All of this is to say that, by the turn of the 20th century, Chater had made himself so indispensable that nothing much happened in Hong Kong without his involvement. His success was no doubt helped by his charisma and his canny ability to ingratiate himself into the upper echelons of colonial society, despite his humble background. In 1922, the Daily Mail called him a “romantic figure” and described him as a “grey-haired, brown-faced man, whose side whiskers and genial manner summon up thoughts of Dickens rather than of Eastern splendour.”

But a beguiling nature will only take you so far. Chater’s main asset was that he was a visionary. Not long after he arrived in Hong Kong, when he set out in a sampan to study the topography of Victoria Harbour, he was developing a plan to build new land along the shore of Central. It finally came to fruition in 1889, when Chater founded Hong Kong Land with Scottish businessman James Johnstone Keswick. They unveiled the Praya Reclamation Scheme the following year.

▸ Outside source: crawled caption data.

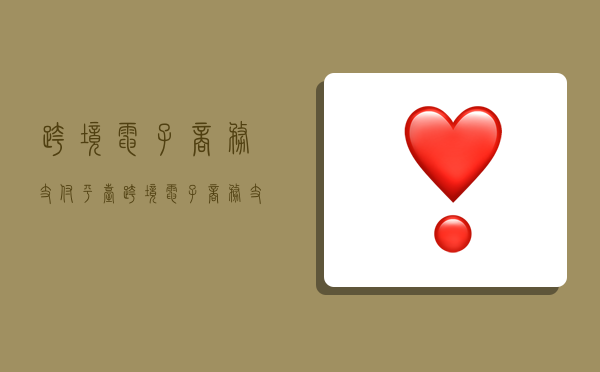 跨境电子商务支付平台,跨境电子商务支付平台有哪些-图1 跨境电子商务支付平台,跨境电子商务支付平台有哪些-图1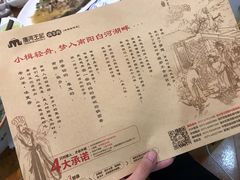 -唐河王记·南阳民间菜(国基路店)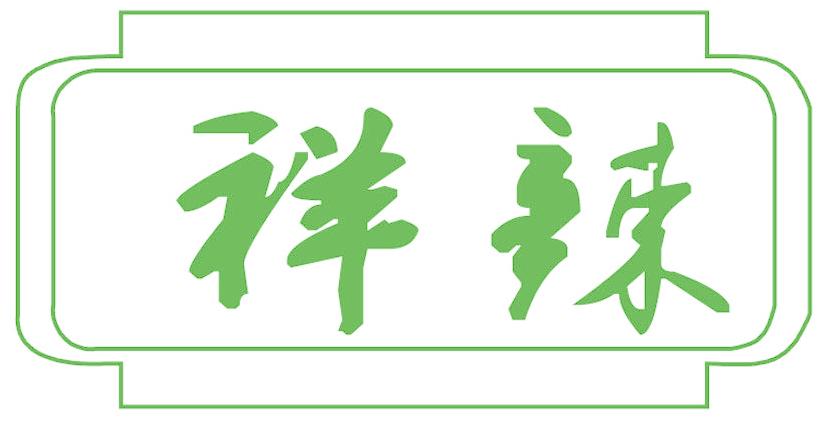祥辣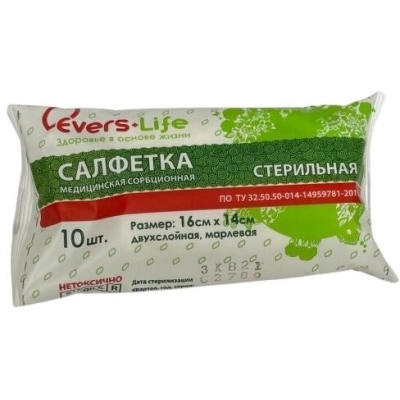 Салфетки марлевые стерильные 16x14 см 2-слойные 28 г/кв.м (10 шт/упак) Evers-life (ТК-300уп)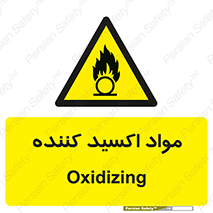 Oxidizing , ماده , خورنده ,  , خوردگی , خطر , 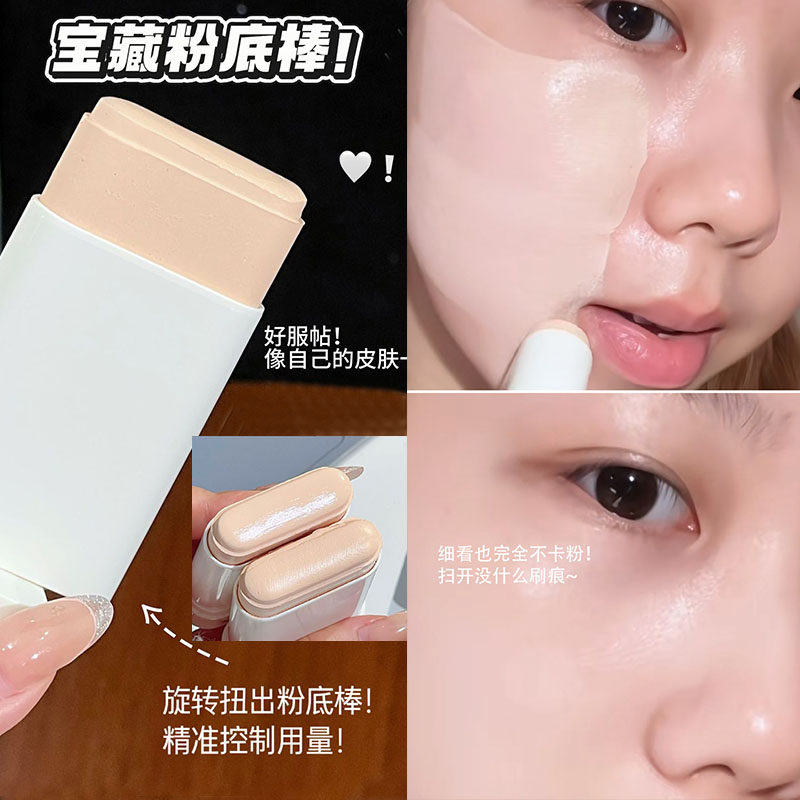 懒人双头粉底棒遮瑕控油持久防水防汗不脱妆透气水润孕妇粉底液膏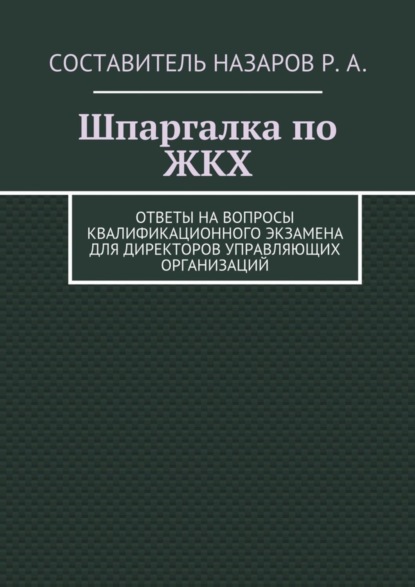 Книга Руслан Назаров Шпаргалка по ЖКХ. Ответы на вопросы квалификационного экзамена для директоров управляющих организаций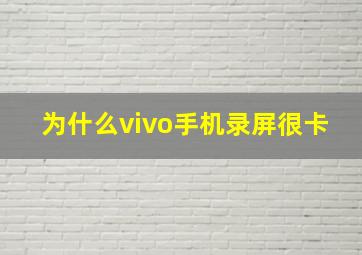 为什么vivo手机录屏很卡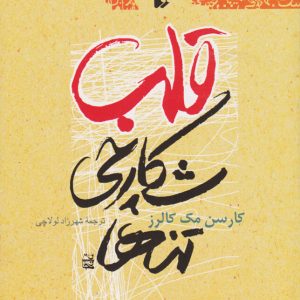 کتاب قلب، شکارچی تنها | انتشارات افق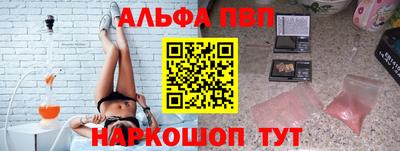 ALPHA PVP Обнинск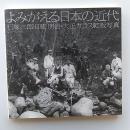 よみがえる日本の近代 : 石塚三郎旧蔵明治・大正ガラス乾板写真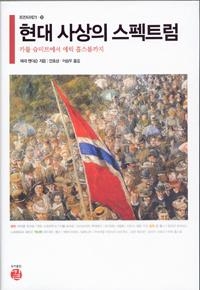<신간> 현대 사상의 스펙트럼 - 2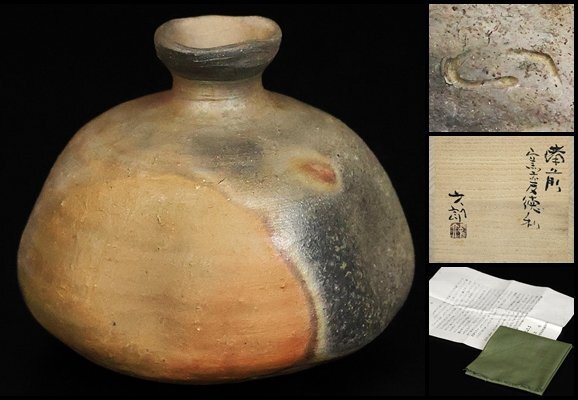 2025年最新】Yahoo!オークション -中村六郎の中古品・新品・未 2025年最新】Yahoo!オークション -中村六郎の中古品・新品・未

The project used 3.5 million tons of material to create 65 acres of new land – nearly twice the size of Victoria Park. It made room for Statue Square, the Supreme Court (which later became home to the Legislative Council and is now the Court of Final Appeals) and landmarks like the Prince’s Building and the Hongkong Hotel. Chater Road runs through the heart of the reclamation area and it was named in honour of the man who conceived it. (There was already a Chater Road in Kennedy Town, but it was renamed to Catchick Street to avoid confusion, as was Chater Road in Tsim Sha Tsui, which was renamed Peking Street.) Several decades later, when the old Cricket Club was transformed into a public park, it too was named Chater Garden in honour of Sir Paul. 

Central from above in 1930, with Marble Hall at bottom and Chater’s reclaimed land at top right. Photo from the collection of Ko Tim-keung

Chater remained busy until he died in 1926 – so busy, in fact, that he rarely stayed at Marble Hall, choosing instead to reside in more conveniently located accommodations around Hong Kong Island and Kowloon. In 1923, he bailed out the financially struggling University of Hong Kong with a HK$250,000 donation that allowed it to survive. The next year, he bailed out his alma mater in Calcutta. 

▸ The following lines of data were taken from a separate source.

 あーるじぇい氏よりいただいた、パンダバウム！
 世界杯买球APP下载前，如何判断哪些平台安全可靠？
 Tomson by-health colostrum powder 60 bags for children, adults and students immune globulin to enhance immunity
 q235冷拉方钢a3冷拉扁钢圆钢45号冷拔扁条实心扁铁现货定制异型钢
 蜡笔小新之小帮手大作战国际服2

When Chater finally passed away, “it was as if Hong Kong had lost its heart,” wrote a distant relative, Liz Chater, who has spent years digging up the details of his life. “The months that followed [his death] saw the Hong Kong markets falter – business stability in all areas was lost; financial markets wobbled. The man that had brought structure, stability, employment and social prospects to the island was no longer around to give advice or direction.”

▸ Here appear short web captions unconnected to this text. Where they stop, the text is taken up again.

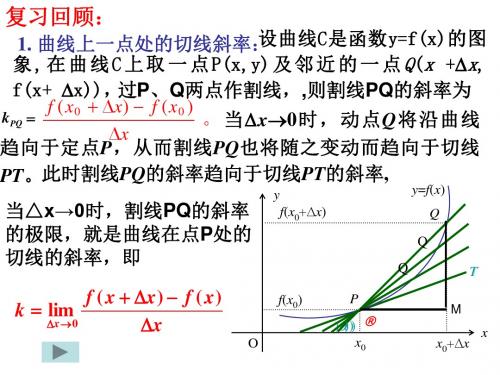 高三数学瞬时速度与瞬时加速度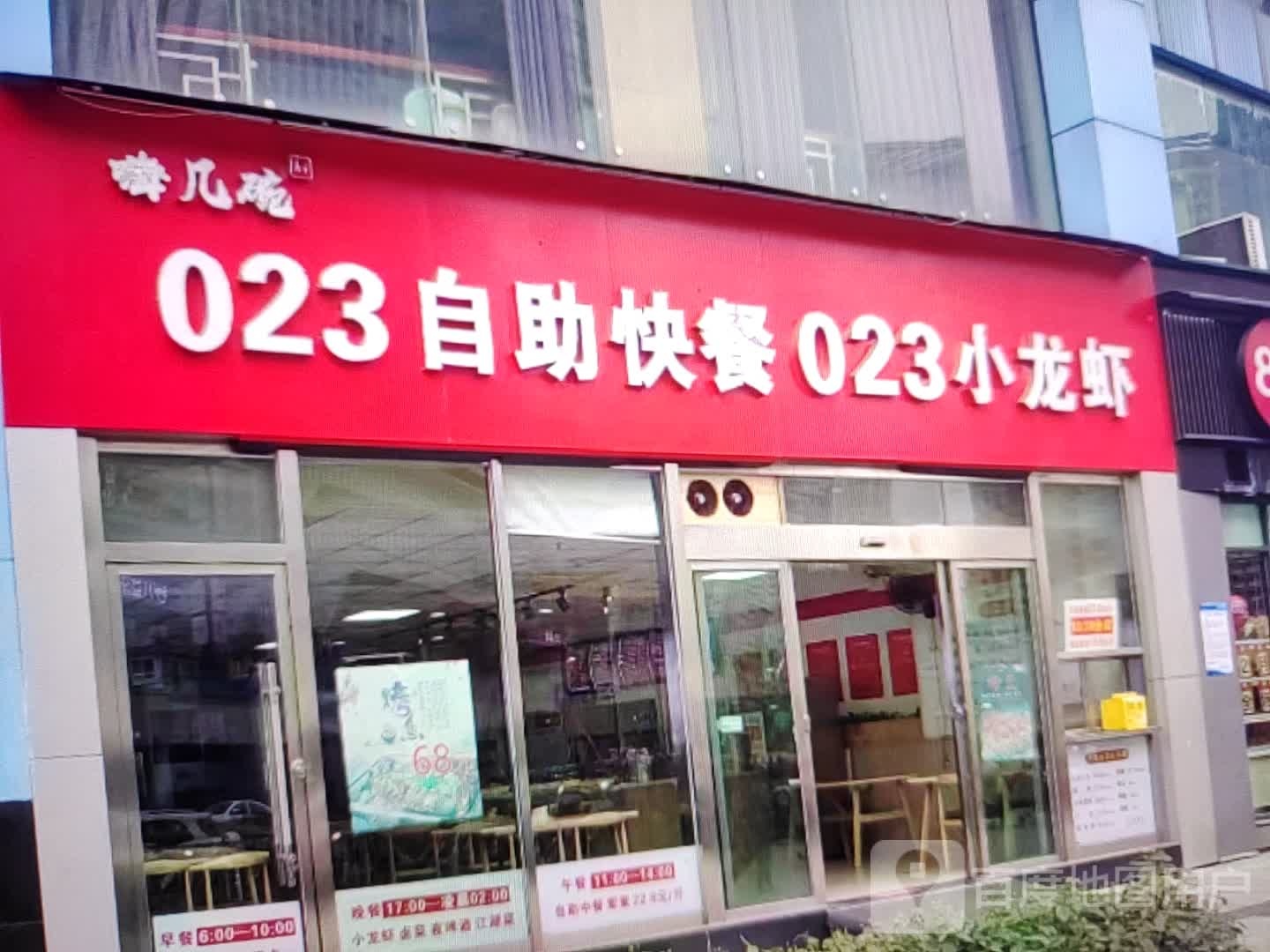 023自助快餐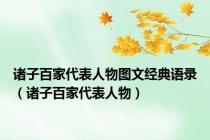 诸子百家代表人物图文经典语录（诸子百家代表人物）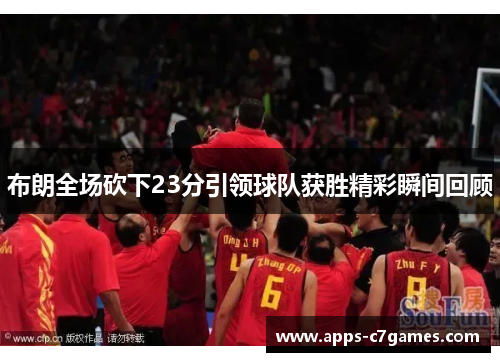 布朗全场砍下23分引领球队获胜精彩瞬间回顾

Chater and his wife had had no children. In his will, he bequeathed Marble Hall and all its contents—including its art collection—to the Hong Kong government, on the condition that Lady Chater be allowed to live there for the remainder of her life. When she died in 1935, the mansion was converted into an official residence for Hong Kong’s naval commander, but it was demolished after being damaged in World War II. A residence for civil servants named Chater Hall now sits in its place. 

Other signs of Chater have survived as well. There are the place names, of course. A bust of him was installed outside his old school in Calcutta. And his art collection now resides at the Hong Kong Museum of Art, although a large portion of it went missing during the Japanese occupation. 

But the most important elements of his legacy remain invisible to most people: the electricity that feeds Hong Kong Island, businesses with a global reach, the land that now sits at the heart of Central. And his extraordinary story—that of an orphan from Calcutta who became arguably the most important man in colonial Hong Kong—remains woefully ignored.

Editor’s note: An earlier version of this story stated the Marble Hall was built in 1869. Although this has been reported in many sources, a reader alerted us to the fact that it is likely an error, and records indicate that Marble Hall’s construction began in 1901. We apologise for the error.